(What you have to do)
Transcribe the entries exactly; images are not part of the copy.

(Collection entries)

· · · ·

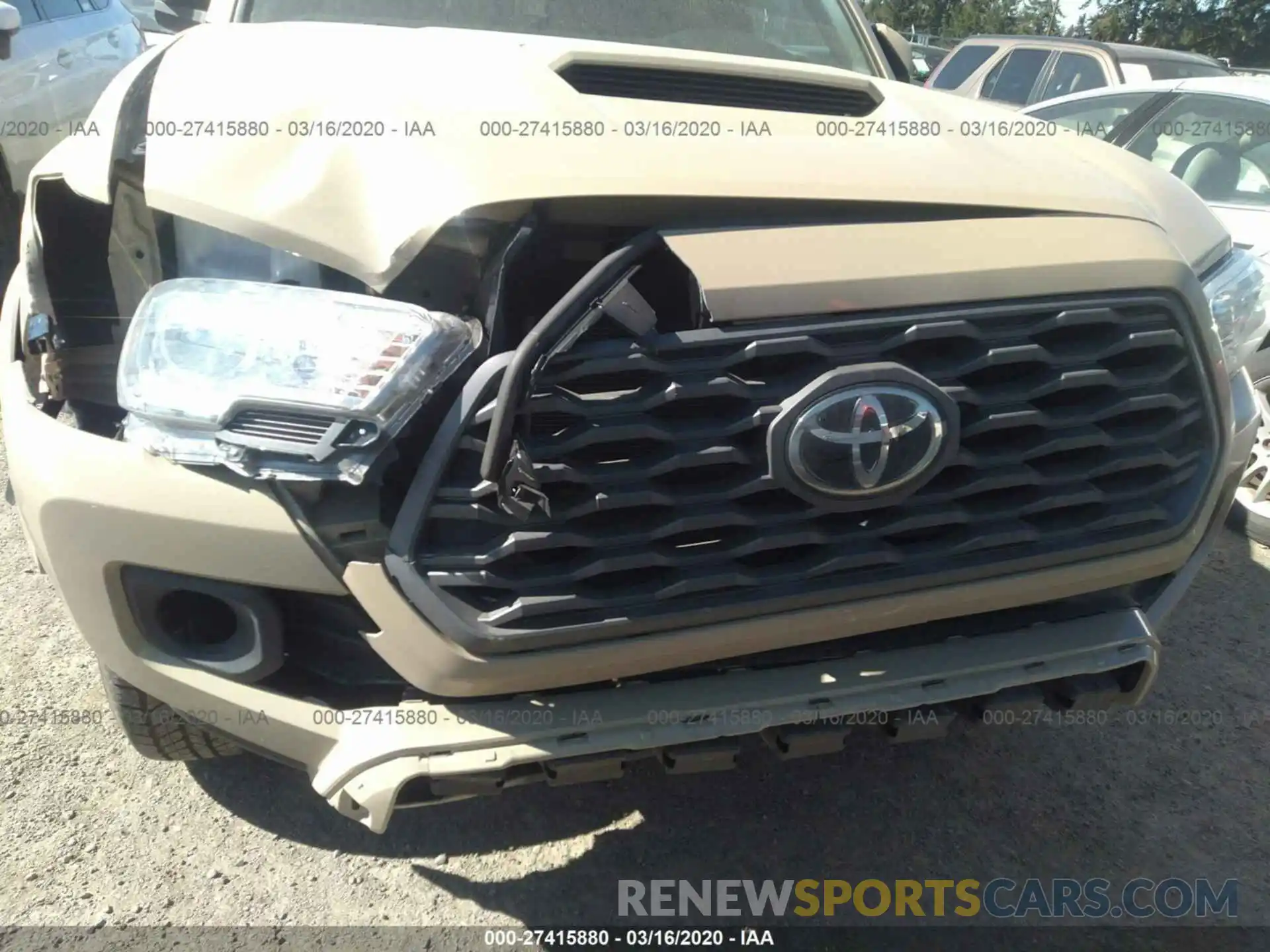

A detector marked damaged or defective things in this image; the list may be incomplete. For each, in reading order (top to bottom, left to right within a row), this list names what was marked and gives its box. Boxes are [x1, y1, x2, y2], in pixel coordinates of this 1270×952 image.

crumpled hood [131, 22, 1229, 289]
cracked headlight lens [120, 279, 480, 479]
broken plastic grille trim [388, 290, 1219, 654]
cracked headlight lens [1204, 250, 1265, 376]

· · · ·

(Answer for this exercise)
A detector marked damaged or defective things in this image; the list may be incomplete. For each, in reading order (top to bottom, left to right within a row), this list names what was marked and gives its box. Boxes are [x1, y1, x2, y2], in pixel coordinates of this 1270×952 image.

crumpled hood [131, 22, 1229, 289]
cracked headlight lens [120, 279, 480, 479]
broken plastic grille trim [388, 290, 1219, 654]
cracked headlight lens [1204, 250, 1265, 376]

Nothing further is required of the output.